41.3: Overdetermined Systems
- Page ID
- 70550
When we have more equations than unknowns, we have the overdetermined system \(Ax=b\). In this assignment, we assume that the matrix \(A\) has full column rank. Therefore, the system may not be feasible, i.e., we cannot find \(x\) such that \(Ax=b\). Then we want to find the \(x\) to minimize \(\|Ax-b\|^2\), which is the least squares problem. We mentioned in previous assignments that we can solve this least squares problem by finding the left inverse of the matrix \(A\). That is \(x=(A^\top A)^{-1}A^\top b\).
In this assignment, we show that we can solve it by QR decomposion.
Consider the following system of equations:
\[\begin{split}\begin{bmatrix}5&-2&2 \\ 4 & -3 &4 \\ 4& -6 &7 \\ 6 & 3 & -3\end{bmatrix}\begin{bmatrix}x_1\\x_2\\x_3\end{bmatrix}=\begin{bmatrix}1\\2\\3\\-1\end{bmatrix}\end{split} \nonumber \]

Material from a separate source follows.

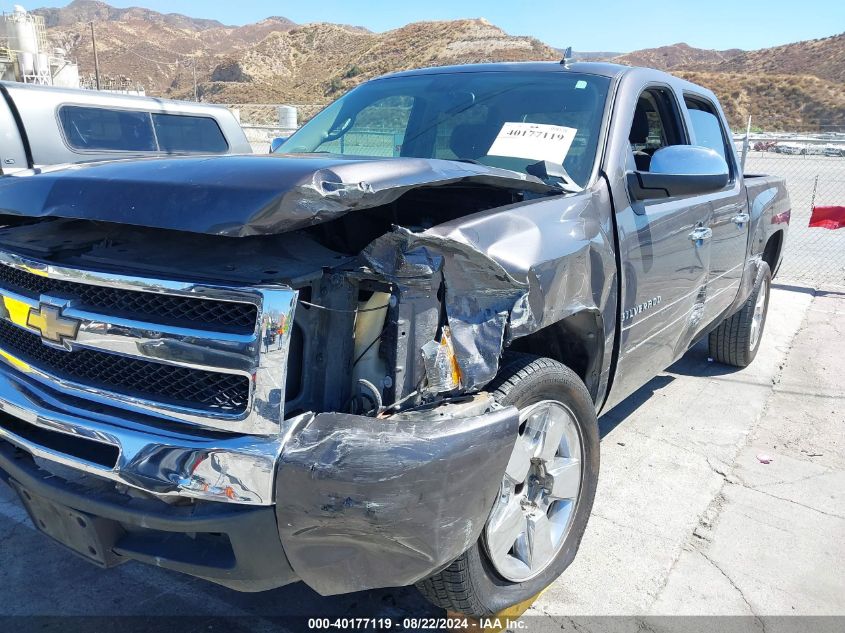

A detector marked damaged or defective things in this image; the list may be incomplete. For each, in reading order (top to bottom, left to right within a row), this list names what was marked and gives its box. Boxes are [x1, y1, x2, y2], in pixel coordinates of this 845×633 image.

We solve the least squares problem in the following steps
- Find the QR decomposition of the matrix \(A\) such that \(R\) is a square upper-triangular matrix. (\(Q\) is not a square matrix any more)
- Use the
back_subst
function we defined before to solve \(Rx=Q^{\top}b\)
We can not use the np.linalg.solve
because the matrix \(A\) is not a square matrix (you can try if you do not believe it). However, we can use the np.linalg.lstsq
function to find the least squares solution to minimize \(\|Ax-b\|^2\). The next cell compares the result from lstsq
and our result from the QR decomposition. (If everything is correct, you will expect a True
result.)
Explain why we can use the QR decomposition to solve the least squares problem.